[Stored data]

= Beginning of Section =

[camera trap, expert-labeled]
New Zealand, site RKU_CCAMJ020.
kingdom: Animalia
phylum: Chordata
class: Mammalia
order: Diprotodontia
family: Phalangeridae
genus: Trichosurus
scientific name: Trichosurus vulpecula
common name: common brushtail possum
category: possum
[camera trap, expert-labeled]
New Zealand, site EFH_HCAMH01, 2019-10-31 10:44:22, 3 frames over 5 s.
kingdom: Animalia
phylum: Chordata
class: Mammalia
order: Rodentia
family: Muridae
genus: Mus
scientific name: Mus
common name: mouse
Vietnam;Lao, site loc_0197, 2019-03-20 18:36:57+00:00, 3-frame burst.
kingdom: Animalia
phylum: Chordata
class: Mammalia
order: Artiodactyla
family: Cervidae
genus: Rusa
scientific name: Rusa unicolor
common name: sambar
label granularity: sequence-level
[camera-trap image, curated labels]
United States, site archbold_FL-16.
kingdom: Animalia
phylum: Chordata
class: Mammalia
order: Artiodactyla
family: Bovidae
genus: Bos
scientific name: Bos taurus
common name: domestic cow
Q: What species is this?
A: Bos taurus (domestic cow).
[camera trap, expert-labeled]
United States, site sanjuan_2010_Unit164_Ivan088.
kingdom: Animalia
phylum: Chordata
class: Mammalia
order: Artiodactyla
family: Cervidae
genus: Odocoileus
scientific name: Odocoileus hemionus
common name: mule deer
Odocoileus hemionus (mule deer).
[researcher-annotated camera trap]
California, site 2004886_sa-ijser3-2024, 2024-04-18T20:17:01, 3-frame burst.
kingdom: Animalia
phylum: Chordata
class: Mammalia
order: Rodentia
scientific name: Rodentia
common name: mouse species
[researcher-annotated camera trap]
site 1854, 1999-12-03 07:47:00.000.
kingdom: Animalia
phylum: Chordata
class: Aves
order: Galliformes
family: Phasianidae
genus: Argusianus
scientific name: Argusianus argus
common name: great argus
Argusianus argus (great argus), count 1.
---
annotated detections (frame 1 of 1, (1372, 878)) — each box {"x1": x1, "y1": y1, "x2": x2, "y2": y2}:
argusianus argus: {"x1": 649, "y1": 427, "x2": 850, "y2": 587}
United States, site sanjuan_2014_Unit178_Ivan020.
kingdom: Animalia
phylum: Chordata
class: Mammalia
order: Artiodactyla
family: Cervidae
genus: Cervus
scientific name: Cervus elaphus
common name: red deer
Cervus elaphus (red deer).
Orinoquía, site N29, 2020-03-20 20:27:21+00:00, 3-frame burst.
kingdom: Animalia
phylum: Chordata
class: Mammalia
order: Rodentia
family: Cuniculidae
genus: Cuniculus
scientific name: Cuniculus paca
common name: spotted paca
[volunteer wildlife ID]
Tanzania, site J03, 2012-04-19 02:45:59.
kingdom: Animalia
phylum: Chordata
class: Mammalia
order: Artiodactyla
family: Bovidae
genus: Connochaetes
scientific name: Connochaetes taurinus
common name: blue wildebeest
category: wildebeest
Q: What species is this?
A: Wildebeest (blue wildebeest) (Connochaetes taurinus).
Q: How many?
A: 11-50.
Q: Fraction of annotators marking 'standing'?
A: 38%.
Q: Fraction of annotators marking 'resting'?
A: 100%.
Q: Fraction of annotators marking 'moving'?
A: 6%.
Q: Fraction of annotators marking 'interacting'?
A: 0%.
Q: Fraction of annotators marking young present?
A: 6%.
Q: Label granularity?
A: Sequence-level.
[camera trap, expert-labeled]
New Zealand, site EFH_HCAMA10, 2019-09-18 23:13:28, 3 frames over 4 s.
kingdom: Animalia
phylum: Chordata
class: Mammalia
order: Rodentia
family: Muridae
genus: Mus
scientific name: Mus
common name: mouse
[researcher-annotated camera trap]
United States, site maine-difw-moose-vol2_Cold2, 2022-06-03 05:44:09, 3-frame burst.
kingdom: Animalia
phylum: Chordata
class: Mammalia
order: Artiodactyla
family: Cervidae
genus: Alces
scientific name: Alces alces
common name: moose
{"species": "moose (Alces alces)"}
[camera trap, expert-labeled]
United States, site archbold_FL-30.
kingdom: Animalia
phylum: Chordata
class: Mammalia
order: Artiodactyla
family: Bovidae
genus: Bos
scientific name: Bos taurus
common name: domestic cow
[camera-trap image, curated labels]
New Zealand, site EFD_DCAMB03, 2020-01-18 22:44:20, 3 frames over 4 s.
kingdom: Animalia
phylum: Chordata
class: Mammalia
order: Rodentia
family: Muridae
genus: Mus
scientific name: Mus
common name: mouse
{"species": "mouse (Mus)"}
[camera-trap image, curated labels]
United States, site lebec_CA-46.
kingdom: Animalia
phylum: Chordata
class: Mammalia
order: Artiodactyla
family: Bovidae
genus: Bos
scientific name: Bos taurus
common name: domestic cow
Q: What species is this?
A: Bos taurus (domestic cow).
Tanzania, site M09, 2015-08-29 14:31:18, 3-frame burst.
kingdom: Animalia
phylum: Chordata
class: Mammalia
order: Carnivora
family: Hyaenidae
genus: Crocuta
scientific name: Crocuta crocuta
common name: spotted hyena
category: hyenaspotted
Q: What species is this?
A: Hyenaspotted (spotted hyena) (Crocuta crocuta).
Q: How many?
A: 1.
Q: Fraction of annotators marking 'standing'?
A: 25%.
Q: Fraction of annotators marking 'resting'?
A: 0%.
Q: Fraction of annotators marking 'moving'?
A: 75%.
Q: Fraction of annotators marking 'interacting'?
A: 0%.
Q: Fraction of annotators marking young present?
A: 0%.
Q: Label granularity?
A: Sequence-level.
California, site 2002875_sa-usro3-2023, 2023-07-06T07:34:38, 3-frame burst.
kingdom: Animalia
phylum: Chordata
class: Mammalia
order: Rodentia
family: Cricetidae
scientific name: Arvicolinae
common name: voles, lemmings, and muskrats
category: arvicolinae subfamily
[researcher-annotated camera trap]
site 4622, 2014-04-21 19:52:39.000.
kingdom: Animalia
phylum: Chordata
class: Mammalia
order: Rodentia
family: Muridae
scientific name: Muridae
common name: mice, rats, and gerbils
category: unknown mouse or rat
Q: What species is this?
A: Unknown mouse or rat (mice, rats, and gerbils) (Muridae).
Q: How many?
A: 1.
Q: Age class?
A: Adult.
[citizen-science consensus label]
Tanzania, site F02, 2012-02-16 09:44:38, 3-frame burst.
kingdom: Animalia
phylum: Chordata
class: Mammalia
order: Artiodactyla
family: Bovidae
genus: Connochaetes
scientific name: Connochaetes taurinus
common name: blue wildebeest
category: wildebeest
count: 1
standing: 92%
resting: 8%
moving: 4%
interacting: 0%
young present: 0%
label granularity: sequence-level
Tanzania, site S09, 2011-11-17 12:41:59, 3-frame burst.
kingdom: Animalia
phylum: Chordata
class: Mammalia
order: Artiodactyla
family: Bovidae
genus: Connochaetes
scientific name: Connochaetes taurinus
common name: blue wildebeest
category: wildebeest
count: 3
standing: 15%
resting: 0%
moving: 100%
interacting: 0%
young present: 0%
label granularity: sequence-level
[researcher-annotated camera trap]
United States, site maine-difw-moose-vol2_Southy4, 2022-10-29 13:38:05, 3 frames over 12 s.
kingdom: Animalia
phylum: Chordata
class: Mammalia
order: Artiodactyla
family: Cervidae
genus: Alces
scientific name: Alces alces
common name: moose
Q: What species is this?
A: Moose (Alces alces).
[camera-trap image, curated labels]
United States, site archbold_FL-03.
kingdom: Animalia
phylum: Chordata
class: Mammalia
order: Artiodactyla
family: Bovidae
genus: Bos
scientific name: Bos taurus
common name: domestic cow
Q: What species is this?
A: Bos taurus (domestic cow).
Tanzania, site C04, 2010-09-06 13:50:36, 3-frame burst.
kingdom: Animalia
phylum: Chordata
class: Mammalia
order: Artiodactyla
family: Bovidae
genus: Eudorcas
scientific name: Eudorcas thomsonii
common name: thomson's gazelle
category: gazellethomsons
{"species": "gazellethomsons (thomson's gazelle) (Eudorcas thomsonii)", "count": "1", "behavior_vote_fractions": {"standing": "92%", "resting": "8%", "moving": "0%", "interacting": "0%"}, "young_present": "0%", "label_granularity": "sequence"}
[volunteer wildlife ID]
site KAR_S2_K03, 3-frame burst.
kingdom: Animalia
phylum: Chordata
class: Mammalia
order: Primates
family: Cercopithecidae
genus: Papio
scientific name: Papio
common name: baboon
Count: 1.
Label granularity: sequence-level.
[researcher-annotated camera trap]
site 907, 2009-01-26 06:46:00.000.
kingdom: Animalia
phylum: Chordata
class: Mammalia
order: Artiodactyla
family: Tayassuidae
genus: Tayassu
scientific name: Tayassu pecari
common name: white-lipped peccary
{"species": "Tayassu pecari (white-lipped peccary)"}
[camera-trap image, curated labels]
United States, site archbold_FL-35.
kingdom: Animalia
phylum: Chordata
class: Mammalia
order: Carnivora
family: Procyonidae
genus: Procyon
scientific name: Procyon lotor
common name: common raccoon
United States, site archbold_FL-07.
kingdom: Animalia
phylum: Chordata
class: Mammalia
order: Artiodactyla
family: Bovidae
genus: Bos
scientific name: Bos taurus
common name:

= End of Section =

The string "moving" may appear on lines of the data above; give the number of those lines and nothing more.

**Task response:**
5